In such cases, she said it is important people get tested because "nothing is going to cure itself."
Although it may be difficult to talk to seniors about their sexual habits, Asher said communication is key.
"Most people have a hard enough time thinking about their parents having sex, much less their grandparents. That is just something we've grown as a society to believe that is something the elderly don't do," he said. "They were incapable, but now they are capable again."
Asher said a lot of dating is going on in senior-living facilities, where many people are widowed.
"For lack of a better word, it is one big singles club for those healthy enough to participate."
Newly widowed Martha Salim, 77, said she is aware of the risks of sexually transmitted diseases. But the retired health teacher said not every senior might be as informed as she is, and some might not think about protection.
"They think child-bearing age is over, and so there is no need," she said.
Salim, whose husband of 56 years died in July, said she isn't interested in dating at all.

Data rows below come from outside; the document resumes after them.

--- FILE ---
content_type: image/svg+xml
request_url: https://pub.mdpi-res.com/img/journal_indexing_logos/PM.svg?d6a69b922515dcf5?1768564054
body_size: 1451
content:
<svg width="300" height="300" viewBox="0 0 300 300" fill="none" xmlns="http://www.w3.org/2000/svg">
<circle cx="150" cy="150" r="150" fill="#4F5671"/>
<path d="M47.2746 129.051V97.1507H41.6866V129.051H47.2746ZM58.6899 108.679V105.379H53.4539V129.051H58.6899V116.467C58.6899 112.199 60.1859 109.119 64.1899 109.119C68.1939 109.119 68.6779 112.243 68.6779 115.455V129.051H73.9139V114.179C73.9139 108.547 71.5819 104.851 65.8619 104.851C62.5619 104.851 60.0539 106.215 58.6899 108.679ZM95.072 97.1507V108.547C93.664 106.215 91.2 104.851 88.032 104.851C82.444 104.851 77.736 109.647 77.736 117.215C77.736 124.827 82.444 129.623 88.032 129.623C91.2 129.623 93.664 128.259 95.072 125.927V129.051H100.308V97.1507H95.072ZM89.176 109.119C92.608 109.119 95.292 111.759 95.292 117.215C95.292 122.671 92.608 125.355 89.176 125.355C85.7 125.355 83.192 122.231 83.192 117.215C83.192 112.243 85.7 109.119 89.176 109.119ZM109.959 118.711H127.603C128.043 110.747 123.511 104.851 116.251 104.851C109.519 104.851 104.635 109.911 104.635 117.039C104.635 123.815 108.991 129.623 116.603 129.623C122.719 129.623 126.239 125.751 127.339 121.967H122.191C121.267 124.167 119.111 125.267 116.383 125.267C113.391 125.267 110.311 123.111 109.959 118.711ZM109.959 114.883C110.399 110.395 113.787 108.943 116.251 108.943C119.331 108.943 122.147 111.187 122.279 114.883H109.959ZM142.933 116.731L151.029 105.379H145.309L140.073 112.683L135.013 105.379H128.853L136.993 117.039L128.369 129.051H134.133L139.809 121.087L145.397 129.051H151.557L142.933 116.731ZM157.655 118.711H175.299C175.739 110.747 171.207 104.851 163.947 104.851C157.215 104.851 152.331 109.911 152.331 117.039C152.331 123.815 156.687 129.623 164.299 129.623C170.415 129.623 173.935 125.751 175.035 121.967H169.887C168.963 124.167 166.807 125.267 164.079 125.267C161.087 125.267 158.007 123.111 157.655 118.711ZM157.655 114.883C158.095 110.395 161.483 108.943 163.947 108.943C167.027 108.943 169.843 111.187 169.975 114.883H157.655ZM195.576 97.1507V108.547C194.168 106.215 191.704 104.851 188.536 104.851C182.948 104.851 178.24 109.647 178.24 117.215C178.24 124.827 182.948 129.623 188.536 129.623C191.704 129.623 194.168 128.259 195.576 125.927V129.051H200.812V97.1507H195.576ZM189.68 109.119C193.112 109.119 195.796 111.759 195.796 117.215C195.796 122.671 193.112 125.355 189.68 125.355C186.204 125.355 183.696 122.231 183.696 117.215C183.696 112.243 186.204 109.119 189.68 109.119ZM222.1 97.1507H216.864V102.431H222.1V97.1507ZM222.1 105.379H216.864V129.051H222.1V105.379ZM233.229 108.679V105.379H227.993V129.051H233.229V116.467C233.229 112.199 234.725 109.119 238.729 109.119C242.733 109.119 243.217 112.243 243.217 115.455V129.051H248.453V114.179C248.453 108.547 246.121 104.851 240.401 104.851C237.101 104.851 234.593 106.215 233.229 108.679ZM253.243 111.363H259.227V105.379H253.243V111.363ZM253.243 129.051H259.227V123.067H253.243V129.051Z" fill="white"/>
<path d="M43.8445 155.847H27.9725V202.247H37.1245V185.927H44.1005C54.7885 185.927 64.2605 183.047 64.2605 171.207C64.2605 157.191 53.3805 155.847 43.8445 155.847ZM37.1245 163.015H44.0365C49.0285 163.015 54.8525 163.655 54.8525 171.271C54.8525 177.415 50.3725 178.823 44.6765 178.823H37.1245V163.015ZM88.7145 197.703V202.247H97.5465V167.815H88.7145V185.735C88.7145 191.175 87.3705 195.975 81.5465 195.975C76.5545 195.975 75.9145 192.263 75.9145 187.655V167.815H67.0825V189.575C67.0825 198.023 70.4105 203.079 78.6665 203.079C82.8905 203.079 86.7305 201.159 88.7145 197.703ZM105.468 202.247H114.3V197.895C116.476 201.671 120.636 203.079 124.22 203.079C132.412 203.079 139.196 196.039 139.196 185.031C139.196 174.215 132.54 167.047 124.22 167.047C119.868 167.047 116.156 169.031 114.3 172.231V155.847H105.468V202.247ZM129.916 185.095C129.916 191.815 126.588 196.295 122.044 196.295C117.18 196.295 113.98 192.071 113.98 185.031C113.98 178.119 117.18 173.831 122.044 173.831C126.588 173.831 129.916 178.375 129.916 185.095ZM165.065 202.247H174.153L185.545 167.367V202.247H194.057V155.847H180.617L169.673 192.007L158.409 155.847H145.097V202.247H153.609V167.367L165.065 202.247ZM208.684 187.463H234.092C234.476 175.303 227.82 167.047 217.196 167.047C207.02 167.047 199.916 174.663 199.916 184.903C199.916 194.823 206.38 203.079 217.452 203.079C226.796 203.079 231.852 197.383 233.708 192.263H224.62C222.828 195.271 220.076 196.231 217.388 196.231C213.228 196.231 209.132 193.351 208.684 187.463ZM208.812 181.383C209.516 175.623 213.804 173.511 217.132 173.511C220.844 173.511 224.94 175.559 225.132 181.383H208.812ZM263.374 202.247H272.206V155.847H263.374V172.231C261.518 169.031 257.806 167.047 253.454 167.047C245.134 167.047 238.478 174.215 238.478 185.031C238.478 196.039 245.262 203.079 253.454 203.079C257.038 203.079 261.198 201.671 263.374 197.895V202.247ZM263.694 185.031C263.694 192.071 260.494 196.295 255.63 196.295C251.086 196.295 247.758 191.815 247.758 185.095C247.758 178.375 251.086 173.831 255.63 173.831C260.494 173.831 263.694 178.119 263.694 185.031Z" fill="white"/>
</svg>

"It is just a jungle out there and I don't want to get involved," she said, adding that men can be very forward.
Salim lives in a single-family home, and her circle of friends includes other widows, she said. She said it is possible that seniors who live in retirement communities are more likely to get in new relationships.
Helen Smith, 75, said she hasn't been on a date since her husband died five years ago.
"I am not shopping for a date," she said. "If I was going to mess around, I would be careful about who I did it with."
Smith credited her daughter, who is in the medical field, for educating her about sexually transmitted diseases.
Seniors do talk and think about sex, she said.
"We're not dead yet," she said. "If my husband was still alive, I would probably be actively involved in having sex."